[Data to use Boundary: Start]

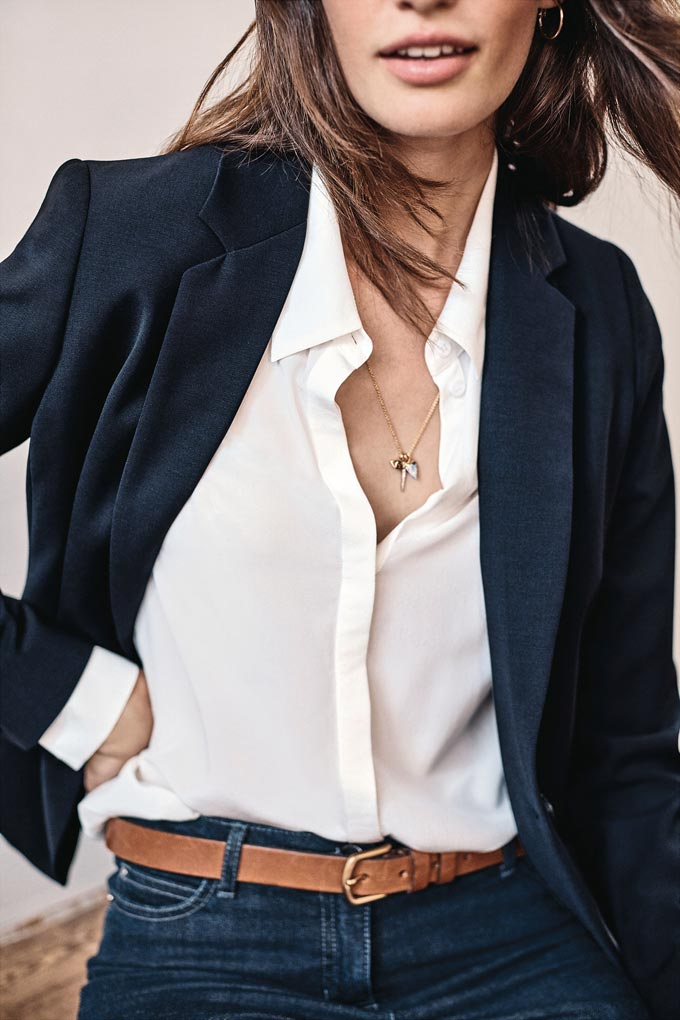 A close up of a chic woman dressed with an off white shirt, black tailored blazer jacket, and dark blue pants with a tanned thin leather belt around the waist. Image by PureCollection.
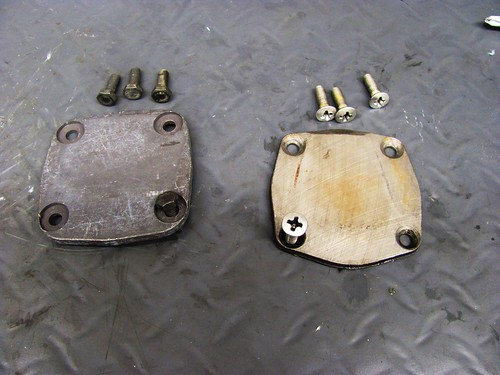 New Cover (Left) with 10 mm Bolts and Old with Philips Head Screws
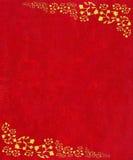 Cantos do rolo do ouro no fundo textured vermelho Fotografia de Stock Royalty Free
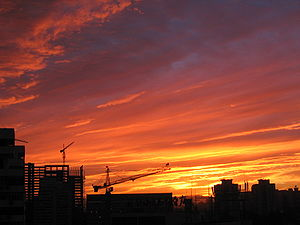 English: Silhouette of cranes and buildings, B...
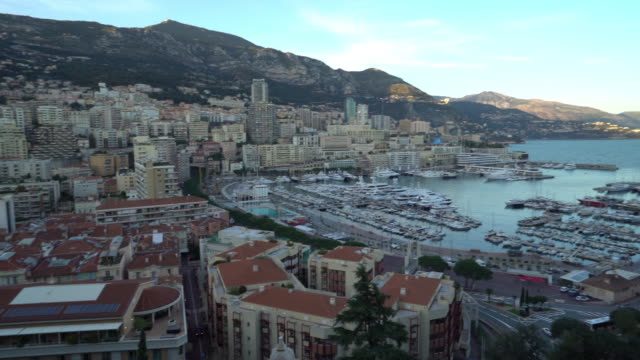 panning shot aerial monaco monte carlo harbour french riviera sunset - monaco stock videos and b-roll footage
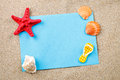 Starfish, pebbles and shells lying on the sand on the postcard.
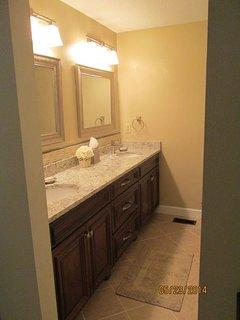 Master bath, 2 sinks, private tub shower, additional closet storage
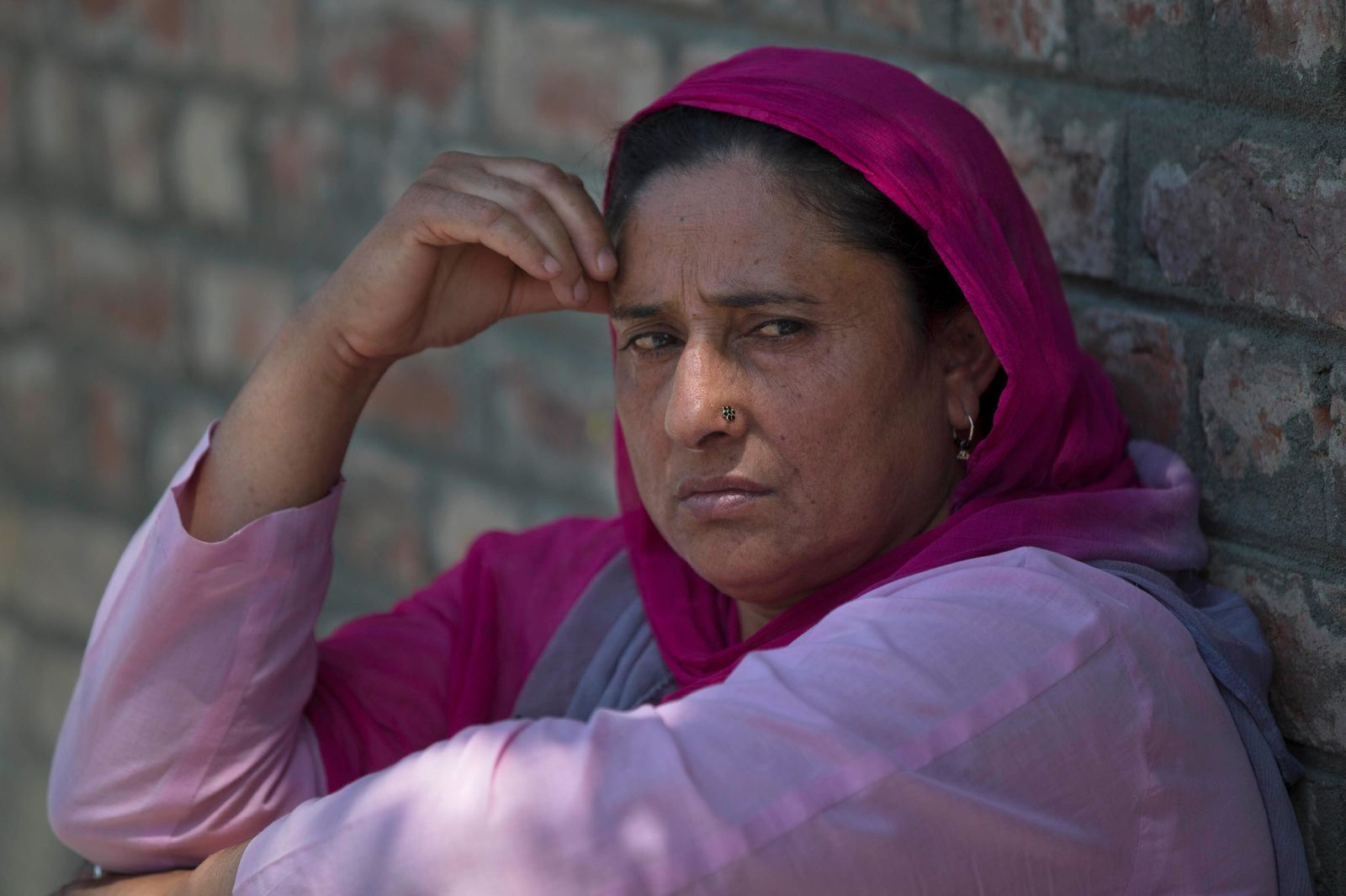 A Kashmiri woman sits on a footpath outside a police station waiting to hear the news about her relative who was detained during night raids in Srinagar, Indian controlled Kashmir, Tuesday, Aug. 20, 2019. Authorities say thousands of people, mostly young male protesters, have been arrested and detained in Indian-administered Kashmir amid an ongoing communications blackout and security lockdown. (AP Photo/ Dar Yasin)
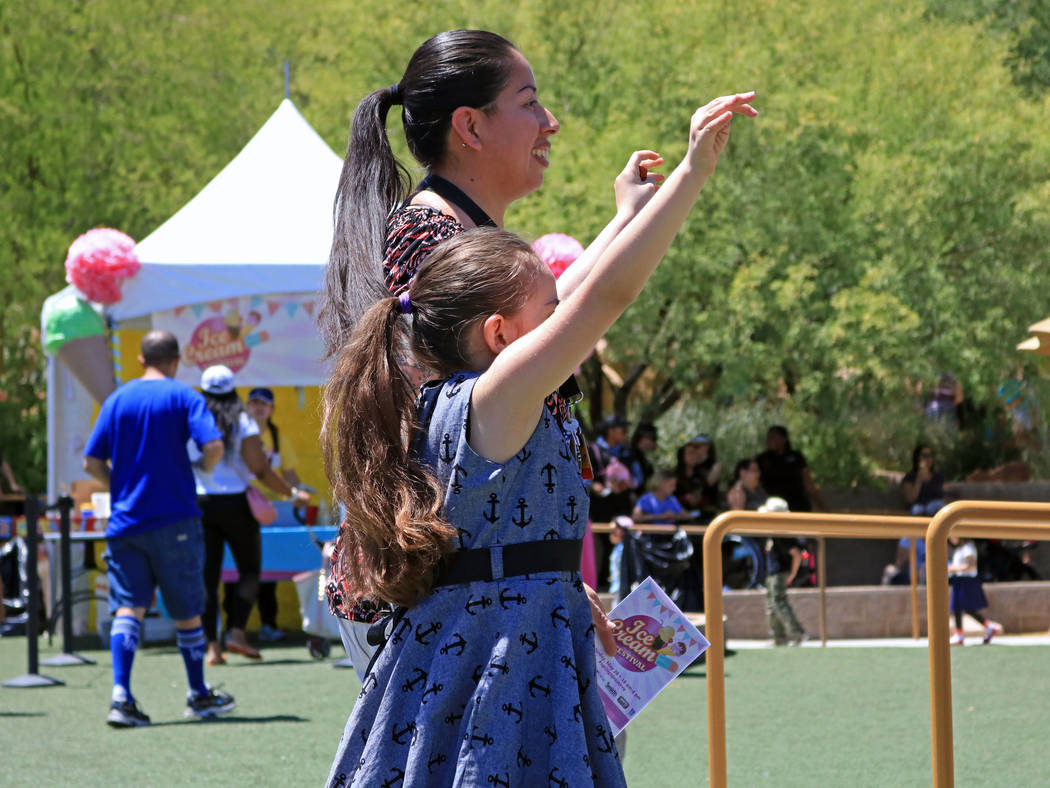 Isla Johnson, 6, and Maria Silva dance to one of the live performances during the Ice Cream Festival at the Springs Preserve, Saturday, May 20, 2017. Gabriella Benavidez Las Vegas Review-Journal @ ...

[Data to use Boundary: End]
[Data to use Boundary: Start]

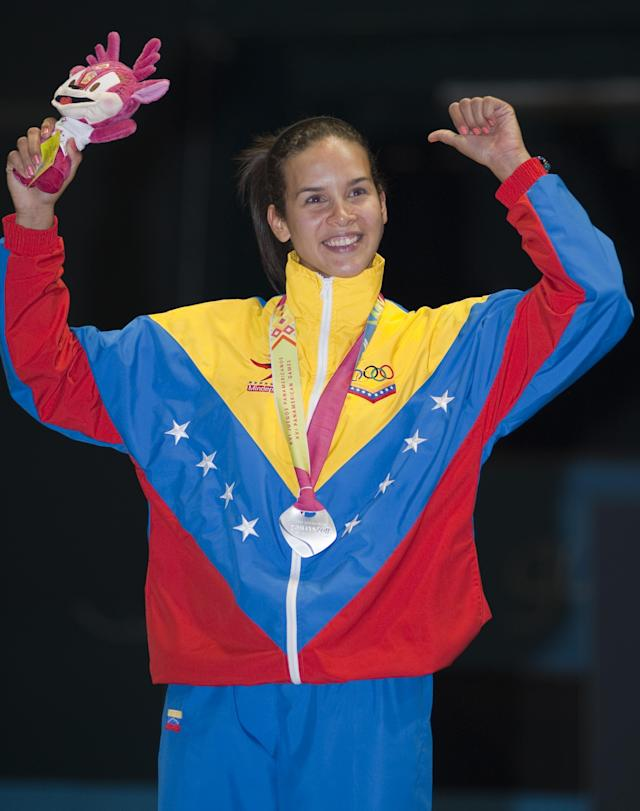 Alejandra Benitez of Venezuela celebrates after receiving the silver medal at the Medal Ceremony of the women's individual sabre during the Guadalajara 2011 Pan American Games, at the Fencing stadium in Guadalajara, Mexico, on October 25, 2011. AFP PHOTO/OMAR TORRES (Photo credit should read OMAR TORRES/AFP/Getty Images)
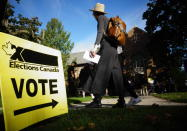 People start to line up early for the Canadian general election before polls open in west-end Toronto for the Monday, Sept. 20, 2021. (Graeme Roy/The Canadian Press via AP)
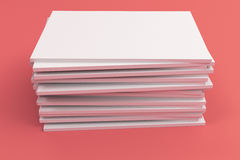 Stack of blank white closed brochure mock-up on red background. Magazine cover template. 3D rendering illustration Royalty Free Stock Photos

[Data to use Boundary: End]

(What you should do)
Write out exactly the run of lines above that starts at the line containing "A close up of" and ends at the line containing "Starfish, pebbles and". Include both, and leave the pictures out.

(Solved problem)
 A close up of a chic woman dressed with an off white shirt, black tailored blazer jacket, and dark blue pants with a tanned thin leather belt around the waist. Image by PureCollection.
 New Cover (Left) with 10 mm Bolts and Old with Philips Head Screws
 Cantos do rolo do ouro no fundo textured vermelho Fotografia de Stock Royalty Free
 English: Silhouette of cranes and buildings, B...
 panning shot aerial monaco monte carlo harbour french riviera sunset - monaco stock videos and b-roll footage
 Starfish, pebbles and shells lying on the sand on the postcard.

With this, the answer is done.